= Task goal =
Write out the items again, requests included, starting with the line that contains "Looking at the" and going on through the end of the items. In the answers, add -44 to every number, whether it is a coordinate or a distance.

= Data shown =
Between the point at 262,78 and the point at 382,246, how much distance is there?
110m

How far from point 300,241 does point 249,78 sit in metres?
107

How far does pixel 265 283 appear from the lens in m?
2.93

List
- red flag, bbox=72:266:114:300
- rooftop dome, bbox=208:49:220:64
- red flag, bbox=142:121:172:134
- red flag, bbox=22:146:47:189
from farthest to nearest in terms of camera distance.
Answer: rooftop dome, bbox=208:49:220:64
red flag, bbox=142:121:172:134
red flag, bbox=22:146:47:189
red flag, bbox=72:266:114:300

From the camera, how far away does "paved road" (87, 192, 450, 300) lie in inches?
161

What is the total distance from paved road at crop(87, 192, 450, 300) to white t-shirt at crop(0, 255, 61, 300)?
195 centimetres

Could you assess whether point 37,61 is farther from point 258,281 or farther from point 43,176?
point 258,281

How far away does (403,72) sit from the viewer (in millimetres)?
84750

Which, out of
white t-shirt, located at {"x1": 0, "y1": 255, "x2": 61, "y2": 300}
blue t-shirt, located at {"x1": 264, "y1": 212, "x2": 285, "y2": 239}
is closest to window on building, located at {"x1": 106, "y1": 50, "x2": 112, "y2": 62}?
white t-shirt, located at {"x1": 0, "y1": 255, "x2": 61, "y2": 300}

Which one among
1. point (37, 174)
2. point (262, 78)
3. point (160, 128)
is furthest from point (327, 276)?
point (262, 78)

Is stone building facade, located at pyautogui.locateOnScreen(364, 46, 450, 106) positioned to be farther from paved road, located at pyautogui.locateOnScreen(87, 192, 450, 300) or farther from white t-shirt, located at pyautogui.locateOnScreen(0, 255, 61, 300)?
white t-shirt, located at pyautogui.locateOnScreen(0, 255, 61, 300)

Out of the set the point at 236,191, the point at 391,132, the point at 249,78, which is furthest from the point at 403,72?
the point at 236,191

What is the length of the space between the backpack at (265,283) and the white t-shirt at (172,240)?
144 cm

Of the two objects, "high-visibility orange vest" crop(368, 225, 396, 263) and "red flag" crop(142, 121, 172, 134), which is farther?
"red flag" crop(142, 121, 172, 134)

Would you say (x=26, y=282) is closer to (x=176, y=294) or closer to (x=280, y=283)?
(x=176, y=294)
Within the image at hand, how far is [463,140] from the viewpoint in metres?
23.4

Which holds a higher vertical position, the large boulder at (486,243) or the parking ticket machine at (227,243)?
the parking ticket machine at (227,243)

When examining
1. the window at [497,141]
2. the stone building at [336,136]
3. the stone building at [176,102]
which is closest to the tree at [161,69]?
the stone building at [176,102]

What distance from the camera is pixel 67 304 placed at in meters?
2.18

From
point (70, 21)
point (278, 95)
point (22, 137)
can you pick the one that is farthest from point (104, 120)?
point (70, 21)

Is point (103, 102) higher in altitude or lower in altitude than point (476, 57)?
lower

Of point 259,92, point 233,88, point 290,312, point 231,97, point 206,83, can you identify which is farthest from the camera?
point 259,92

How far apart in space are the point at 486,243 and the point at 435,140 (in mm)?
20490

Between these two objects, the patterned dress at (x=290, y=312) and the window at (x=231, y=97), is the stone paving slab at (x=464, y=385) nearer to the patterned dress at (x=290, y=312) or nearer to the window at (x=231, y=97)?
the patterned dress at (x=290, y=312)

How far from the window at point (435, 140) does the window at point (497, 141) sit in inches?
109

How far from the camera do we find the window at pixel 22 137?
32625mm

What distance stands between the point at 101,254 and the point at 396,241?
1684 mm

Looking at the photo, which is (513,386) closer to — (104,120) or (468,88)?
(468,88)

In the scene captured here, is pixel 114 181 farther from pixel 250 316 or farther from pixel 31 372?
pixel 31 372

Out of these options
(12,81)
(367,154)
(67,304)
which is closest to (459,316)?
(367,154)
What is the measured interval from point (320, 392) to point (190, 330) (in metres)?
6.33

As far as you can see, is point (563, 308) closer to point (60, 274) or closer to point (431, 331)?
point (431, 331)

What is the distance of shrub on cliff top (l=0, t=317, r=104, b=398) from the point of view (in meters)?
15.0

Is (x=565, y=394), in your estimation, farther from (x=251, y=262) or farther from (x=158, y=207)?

= Written solution =
Looking at the photo, which is (513,386) closer to — (104,120) or (468,88)?
(424,44)

In the scene captured here, is pixel 114 181 farther from pixel 250 316 or farther from pixel 31 372?
pixel -13 328

Out of these options
(12,81)
(367,154)
(67,304)
which is closest to (459,316)?
(323,110)
What is the measured interval from point (320, 392) to point (190, 330) (in metres)?
-37.67

As far as you can see, is point (563, 308) closer to point (60, 274) or closer to point (431, 331)?
point (387, 287)

What is the distance of shrub on cliff top (l=0, t=317, r=104, b=398) from the point of view (in meters)?
-29.0

Is (x=565, y=394), in your estimation, farther from (x=251, y=262) or farther from (x=158, y=207)?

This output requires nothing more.